Invasive critters that can lay 1,000 eggs at a time are found in Texas. What to know


Invasive critters were collected from a Texas apartment complex pond earlier this year - and wildlife experts say the females can lay up to 1,000 eggs at a time.

University of Texas Rio Grande Valley researchers first collected three Australian redclaw crayfish in January and February, according to an Aug. 11 news release from the Texas Parks & Wildlife Department. They were found in a pond that connects to a Brownsville-area resaca, a type of oxbow lake.

This was only the second place the species, also discovered in California, has been found in the U.S.

Experts say a female crayfish and several of its young were spotted at this same location and identified on iNaturalist in 2013, "indicating this species has been present at this location for some time."

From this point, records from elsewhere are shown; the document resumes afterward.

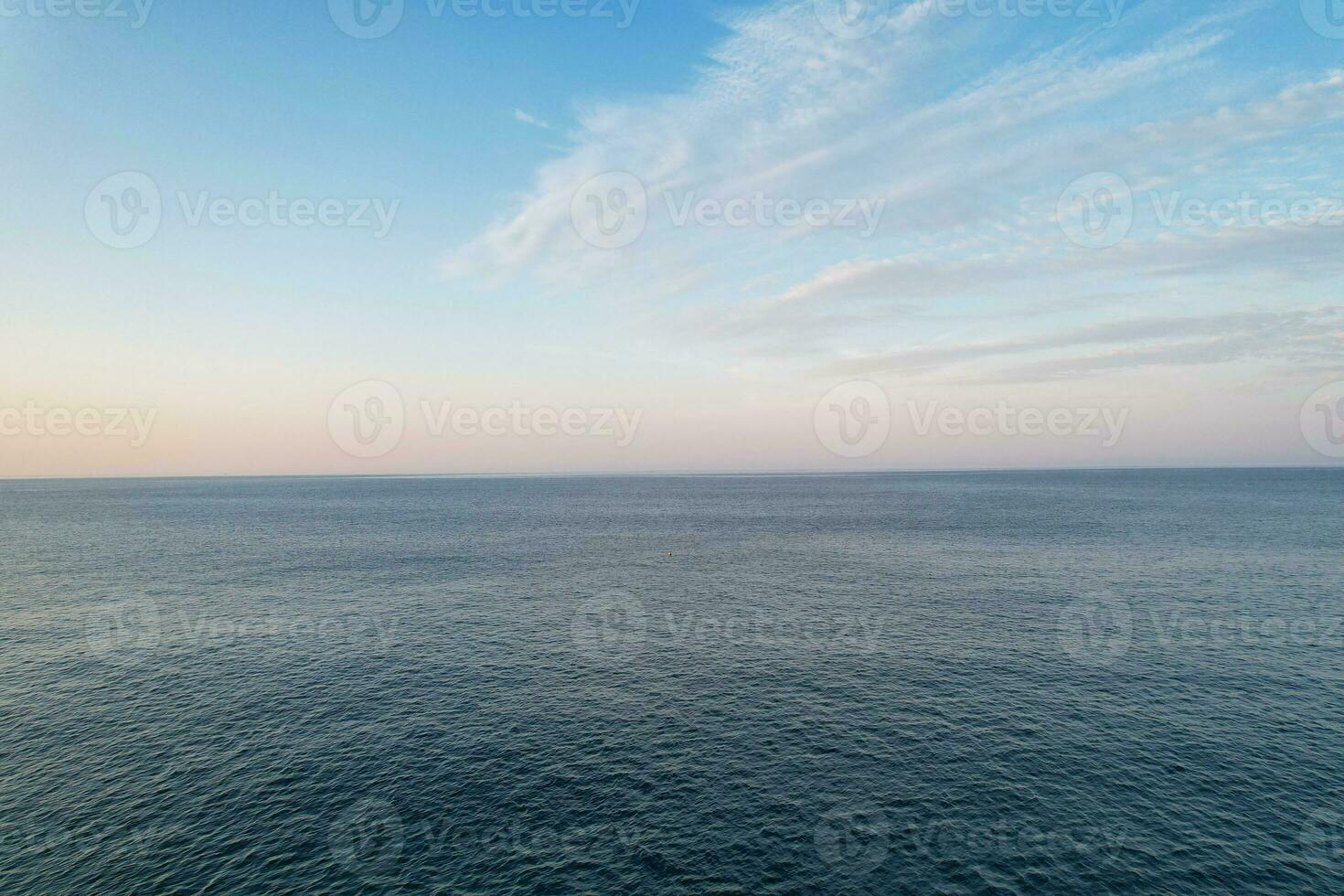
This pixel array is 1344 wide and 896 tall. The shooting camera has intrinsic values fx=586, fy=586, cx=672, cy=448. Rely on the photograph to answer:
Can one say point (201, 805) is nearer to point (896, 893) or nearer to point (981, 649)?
point (896, 893)

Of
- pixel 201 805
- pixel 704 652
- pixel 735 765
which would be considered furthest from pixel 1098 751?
pixel 201 805

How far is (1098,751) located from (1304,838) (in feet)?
38.8

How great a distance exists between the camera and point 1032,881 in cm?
3472

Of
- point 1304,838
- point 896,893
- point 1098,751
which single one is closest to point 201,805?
point 896,893

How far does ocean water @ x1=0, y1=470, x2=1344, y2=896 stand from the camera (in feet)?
120

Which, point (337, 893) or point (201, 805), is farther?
point (201, 805)

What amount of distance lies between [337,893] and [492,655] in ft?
118

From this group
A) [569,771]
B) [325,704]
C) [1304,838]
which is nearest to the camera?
[1304,838]

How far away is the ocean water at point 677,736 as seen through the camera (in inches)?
1437

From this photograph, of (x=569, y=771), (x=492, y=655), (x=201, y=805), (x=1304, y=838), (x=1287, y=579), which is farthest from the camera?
(x=1287, y=579)

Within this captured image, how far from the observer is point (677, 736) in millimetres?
51531

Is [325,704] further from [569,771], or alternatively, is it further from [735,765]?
[735,765]

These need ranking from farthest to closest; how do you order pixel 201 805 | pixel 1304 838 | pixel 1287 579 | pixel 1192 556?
pixel 1192 556, pixel 1287 579, pixel 201 805, pixel 1304 838

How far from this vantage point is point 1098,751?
47.8 metres
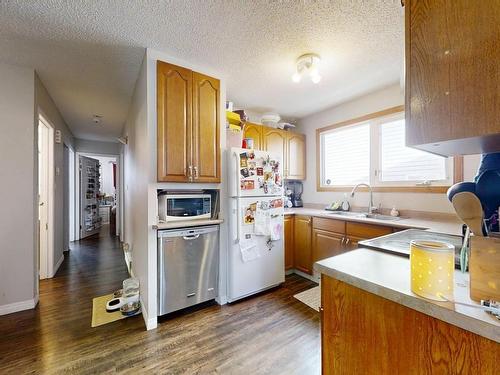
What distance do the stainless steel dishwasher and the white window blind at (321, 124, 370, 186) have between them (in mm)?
2071

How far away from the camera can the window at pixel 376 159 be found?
2.49m

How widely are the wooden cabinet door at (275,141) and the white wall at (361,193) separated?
532mm

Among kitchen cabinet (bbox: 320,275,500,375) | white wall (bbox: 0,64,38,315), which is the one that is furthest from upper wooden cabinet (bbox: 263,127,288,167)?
white wall (bbox: 0,64,38,315)

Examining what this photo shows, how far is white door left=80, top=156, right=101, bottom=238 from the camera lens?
5.45 metres

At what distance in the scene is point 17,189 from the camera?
2266 millimetres

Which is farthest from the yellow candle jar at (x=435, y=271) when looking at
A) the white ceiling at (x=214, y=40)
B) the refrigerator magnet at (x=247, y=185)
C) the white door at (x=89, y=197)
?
the white door at (x=89, y=197)

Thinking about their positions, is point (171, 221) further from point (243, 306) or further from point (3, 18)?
point (3, 18)

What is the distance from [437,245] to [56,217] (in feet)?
14.2

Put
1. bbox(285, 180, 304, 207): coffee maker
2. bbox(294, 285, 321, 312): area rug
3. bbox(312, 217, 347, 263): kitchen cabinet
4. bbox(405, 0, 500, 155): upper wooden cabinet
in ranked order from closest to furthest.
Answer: bbox(405, 0, 500, 155): upper wooden cabinet < bbox(294, 285, 321, 312): area rug < bbox(312, 217, 347, 263): kitchen cabinet < bbox(285, 180, 304, 207): coffee maker

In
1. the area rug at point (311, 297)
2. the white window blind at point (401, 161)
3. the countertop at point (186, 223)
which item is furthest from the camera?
the white window blind at point (401, 161)

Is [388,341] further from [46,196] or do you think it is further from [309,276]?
[46,196]

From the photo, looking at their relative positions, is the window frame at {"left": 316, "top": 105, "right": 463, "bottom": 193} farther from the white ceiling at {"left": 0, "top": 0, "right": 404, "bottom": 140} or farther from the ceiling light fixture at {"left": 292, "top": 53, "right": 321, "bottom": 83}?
the ceiling light fixture at {"left": 292, "top": 53, "right": 321, "bottom": 83}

As a Texas aquatic biologist began surveying the area in July, he found three more Australian redclaw crayfish between the pond and the resaca about two miles away.

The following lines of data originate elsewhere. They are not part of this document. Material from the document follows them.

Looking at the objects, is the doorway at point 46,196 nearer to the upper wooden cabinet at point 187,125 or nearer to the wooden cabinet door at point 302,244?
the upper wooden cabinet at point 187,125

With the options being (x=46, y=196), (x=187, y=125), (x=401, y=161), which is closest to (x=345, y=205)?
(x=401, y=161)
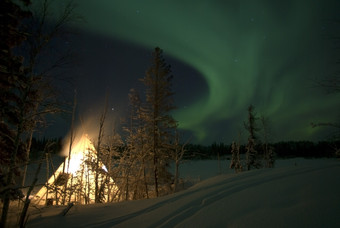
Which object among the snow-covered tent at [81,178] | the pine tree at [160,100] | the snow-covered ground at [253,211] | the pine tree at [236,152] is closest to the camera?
the snow-covered ground at [253,211]

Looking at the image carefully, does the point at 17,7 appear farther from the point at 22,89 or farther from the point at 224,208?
the point at 224,208

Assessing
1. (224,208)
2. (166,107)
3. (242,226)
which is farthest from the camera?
(166,107)

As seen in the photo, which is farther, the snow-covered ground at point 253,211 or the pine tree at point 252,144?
the pine tree at point 252,144

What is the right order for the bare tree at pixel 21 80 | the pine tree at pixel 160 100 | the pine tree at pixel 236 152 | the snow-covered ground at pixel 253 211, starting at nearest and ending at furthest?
1. the snow-covered ground at pixel 253 211
2. the bare tree at pixel 21 80
3. the pine tree at pixel 160 100
4. the pine tree at pixel 236 152

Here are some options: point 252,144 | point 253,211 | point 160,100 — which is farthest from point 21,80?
point 252,144

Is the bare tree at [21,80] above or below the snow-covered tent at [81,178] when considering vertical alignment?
above

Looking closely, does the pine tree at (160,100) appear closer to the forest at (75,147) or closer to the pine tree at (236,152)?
the forest at (75,147)

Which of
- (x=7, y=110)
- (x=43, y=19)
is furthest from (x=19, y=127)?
(x=43, y=19)

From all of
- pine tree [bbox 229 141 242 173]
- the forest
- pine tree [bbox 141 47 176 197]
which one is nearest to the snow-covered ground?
the forest

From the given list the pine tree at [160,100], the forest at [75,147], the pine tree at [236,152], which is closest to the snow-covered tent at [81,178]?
the forest at [75,147]

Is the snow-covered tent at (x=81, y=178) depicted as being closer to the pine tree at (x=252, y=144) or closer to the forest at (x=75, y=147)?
the forest at (x=75, y=147)

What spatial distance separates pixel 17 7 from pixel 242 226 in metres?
7.91

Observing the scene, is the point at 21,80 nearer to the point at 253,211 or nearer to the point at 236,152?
the point at 253,211

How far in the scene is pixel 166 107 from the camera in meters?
14.7
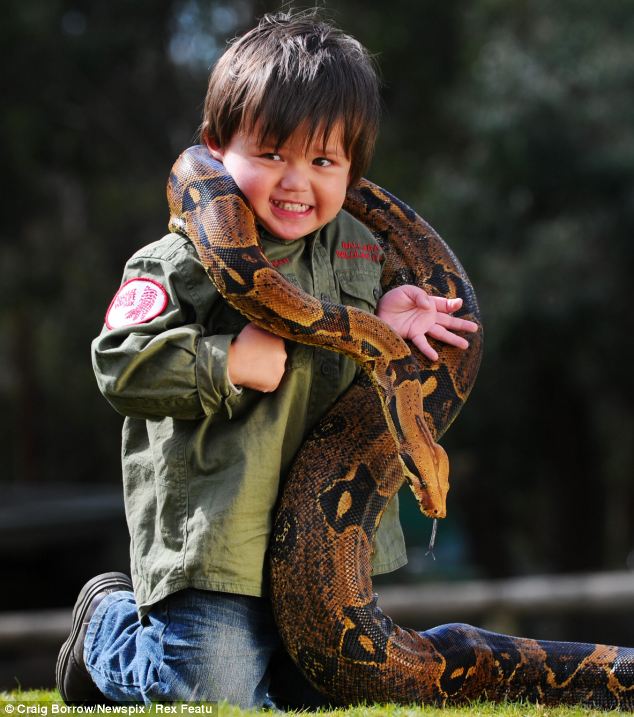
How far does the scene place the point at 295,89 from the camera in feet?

"We don't know when these invasive crayfish were first introduced or how far they have spread, but we do know they can have a negative effect on local species and biodiversity," Dr. Archis Grubh said in the news release. "Spreading the word about this invasive species and reporting sightings to TPWD can help us better understand where it is distributed and potentially take steps to help prevent its spread."

The species can be identified by their "large size, large left claws with a red patch on the outer edge and the presence of four distinct ridges on the top of the head." Officials say they prefer slow-moving streams and stagnant water, and they can move between bodies of water.

Because officials found both males and females, there's concern for reproduction in the area. Females brood up to five times a year with 1,000 eggs per clutch.

"Australian Redclaw Crayfish grow rapidly and can reach maximum size, up to two pounds, in under a year," officials said. "These large crayfish can significantly alter habitat and vegetation, competitively exclude native crayfish, and impact native fish communities by direct predation. Australian Redclaw Crayfish can also carry Crayfish Plague as well as other parasites/diseases that could impact native crayfish."

It is illegal to buy, sell, own or release Australian redclaw crayfish in Texas.

If you see one, you are asked to email photos and location information to

Brownsville, in southern Texas, is right across the Mexico border and along the western Gulf Coast.